Lisboa no vermelho. Jerónimo Martins evita maiores perdas

No dia em Donald Trump se disse "pronto" para taxar a totalidade das importações chinesas, as praças europeias tremeram. Lisboa seguiu a tendência negativa. A Jerónimo Martins evitou maiores perdas.

Na última sessão da semana, a praça bolsista lisboeta voltou a registar perdas. Apenas cinco das 18 cotadas nacionais ficaram em terreno positivo, recuando o índice de referência mais de 0,2%. A evitar maiores perdas, estiveram os títulos da Jerónimo Martins e do BCP.
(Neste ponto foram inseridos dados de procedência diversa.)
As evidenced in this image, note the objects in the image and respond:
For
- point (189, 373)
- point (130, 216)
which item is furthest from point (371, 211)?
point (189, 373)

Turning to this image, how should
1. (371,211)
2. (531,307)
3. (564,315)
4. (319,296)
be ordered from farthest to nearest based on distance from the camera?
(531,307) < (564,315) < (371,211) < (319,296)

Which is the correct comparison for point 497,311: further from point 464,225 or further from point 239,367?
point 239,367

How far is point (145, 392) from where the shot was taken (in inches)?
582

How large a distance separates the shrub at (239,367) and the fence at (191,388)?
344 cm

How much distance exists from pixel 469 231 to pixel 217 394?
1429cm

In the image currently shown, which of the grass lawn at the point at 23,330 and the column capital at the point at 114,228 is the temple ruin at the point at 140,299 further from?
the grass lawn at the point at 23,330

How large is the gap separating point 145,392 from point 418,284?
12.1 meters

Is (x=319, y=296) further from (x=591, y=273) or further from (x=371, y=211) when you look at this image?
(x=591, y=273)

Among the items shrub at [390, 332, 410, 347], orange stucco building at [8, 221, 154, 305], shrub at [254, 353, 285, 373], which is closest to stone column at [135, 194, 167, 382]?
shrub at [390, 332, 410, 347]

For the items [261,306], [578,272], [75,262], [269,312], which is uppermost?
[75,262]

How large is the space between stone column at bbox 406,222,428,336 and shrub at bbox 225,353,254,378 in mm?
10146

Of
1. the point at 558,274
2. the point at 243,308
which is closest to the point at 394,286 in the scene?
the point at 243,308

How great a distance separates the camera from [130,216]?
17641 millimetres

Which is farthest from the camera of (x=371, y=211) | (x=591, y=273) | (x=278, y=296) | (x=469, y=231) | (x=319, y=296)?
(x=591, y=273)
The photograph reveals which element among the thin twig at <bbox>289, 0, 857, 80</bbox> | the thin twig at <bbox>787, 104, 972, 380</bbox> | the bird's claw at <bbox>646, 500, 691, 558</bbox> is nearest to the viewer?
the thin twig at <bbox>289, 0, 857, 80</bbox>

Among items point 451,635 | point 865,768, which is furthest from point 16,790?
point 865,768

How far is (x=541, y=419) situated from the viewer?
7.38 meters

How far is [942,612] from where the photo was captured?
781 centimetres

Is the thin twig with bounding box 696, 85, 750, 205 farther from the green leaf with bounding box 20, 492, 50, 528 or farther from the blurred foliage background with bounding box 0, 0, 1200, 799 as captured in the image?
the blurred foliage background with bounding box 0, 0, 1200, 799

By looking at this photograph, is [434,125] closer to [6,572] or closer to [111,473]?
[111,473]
No fecho da sessão desta sexta-feira, o PSI-20 desvalorizou 0,22% para 5.605,51 pontos. Igual tendência negativa seguiram as demais praças europeias, em reação às declarações de Donald Trump à CNBC. O presidente norte-americano disse estar “pronto” para impor novas taxas aduaneiras à totalidade das importações chinesas, um total de mais de 500 mil milhões de dólares. Nesse sentido, o Stoxx 600 recuou 0,09% para 385,83 euros, o alemão DAX-30 perdeu 0,94% para 12.566,65 e o francês CAC-40 desvalorizou 0,35% para 5.398,09.

Por cá, a pesar sobre a bolsa estiveram as papeleiras. Os títulos da Semapa recuaram 2,04% para 21,60 euros e os da Altri desvalorizaram 1,76% para 8,93 euros. Também as ações da Mota Engil puxaram a praça nacional para o terreno negativo, tendo perdido 1,36% para 2,89 euros.

A contrariar a tendência e a evitar maiores perdas, estiveram os títulos da Jerónimo Martins — que subiram 1,53% para 13,24 euros — e do BCP — que valorizaram 0,72% para 0,26 euros.

Do lado dos ganhos, destaque ainda para as ações da EDP Renováveis, que tinham aberto a perder, mas conseguiram inverter a tendência. Subiram 0,17% para 8,90 euros. Isto duas sessões depois de a CMVM ter vindo esclarecer que uma eventual oferta concorrente à da China Three Gorges poder ser registada antes da proposta dos chineses.

Fora do PSI-20, os títulos da caloira Raize perderam 8,33% para 2,20 euros. Na terceira sessão a negociar na bolsa de Lisboa, as ações desta fintech registaram, assim, as suas primeiras perdas.